The Bucs think they are ready to make plays on both sides of the ball this year.


More from Coach Gruden

The Bucs' coach touched on a number of other topics after the team's first training camp practice on Friday morning.

On Joey Galloway looking good in the first practice: "He's a really good player. You know, he had arguably one of the great seasons in Buccaneer history as a wideout last year, so we expect more from him. We're going to try to get a lot more out of him this year, and if today is any indication he's pretty doggone good."

On what Cadillac Williams can do to top his 2005 season: "Well, he can stay healthy and go wire-to-wire for 16 games. That's what Emmitt Smith did. That's what the great backs in this league do. I think he understands that. He had an unfortunate injury. We sent him out to the foot specialists to get the best shoes he can find. We'd like to get him more involved, honestly, in the passing game. We'll try to just get him the ball a little bit more than we did a year ago."

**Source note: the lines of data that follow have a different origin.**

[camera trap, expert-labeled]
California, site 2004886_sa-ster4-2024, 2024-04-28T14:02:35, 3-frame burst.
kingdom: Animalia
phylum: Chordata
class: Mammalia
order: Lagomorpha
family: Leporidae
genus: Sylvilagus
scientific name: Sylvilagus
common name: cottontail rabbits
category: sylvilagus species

On if the team's continuity from 2005 makes it easier to get rolling in camp: "We have guys who know the system, know how we're practicing, know what to expect, know what we want. But we do have some jobs that are being competed for very, very hard. We haven't solved anything, really, at some positions. We've got a long way to go to decide who will start, but we do like the nucleus of players that we have returning for a change. It's quite nice indeed."

On if he wants to pinpoint the positions that are up for grabs: "No, not really. We have some competition on the offensive line. We have competition all over the place. We'll see what happens."

On Bruce Gradkowski: "I think Bruce is going to be a good player. What he did today, he took 35% of the reps, we put him in some difficult situations. He had to call some wordy plays and make a couple audibles at the line of scrimmage. He moves around good, as you can see, and he throws a nice ball. He's got a real good pizzazz about him that our players like. I think they're going to play hard for him."

On if Gradkowski has a chance to earn the #2 spot on the depth chart: "He has a chance, yeah. I mean, Tom Brady did alright in the sixth round. I hope he can become a great player. I'm optimistic. We look at the back of his stat card at Toledo and no one completed a higher percentage of passes than Bruce Gradkowski on the college level ever. He's a 70% [passer], he's a pinpoint passer, he's good with the football and he does have mobility that helps us. We're looking for a quarterback who can put it down and create a first down or two with his legs."

On if he likes Gradkowski's cadence on calls: "He's going to be a good player. Where he is now is a credit to him and Paul Hackett. He's come a long way in three months, a lot further than a lot of young quarterbacks I've worked with. I'm really excited about him. I don't want to jinx it. It's going to get a lot harder in the coming days, that's for sure."

On the heat: "It's hot. I'll tell you, it's been very hot in Florida here the last 10 days. Hopefully it's this hot when Baltimore shows up."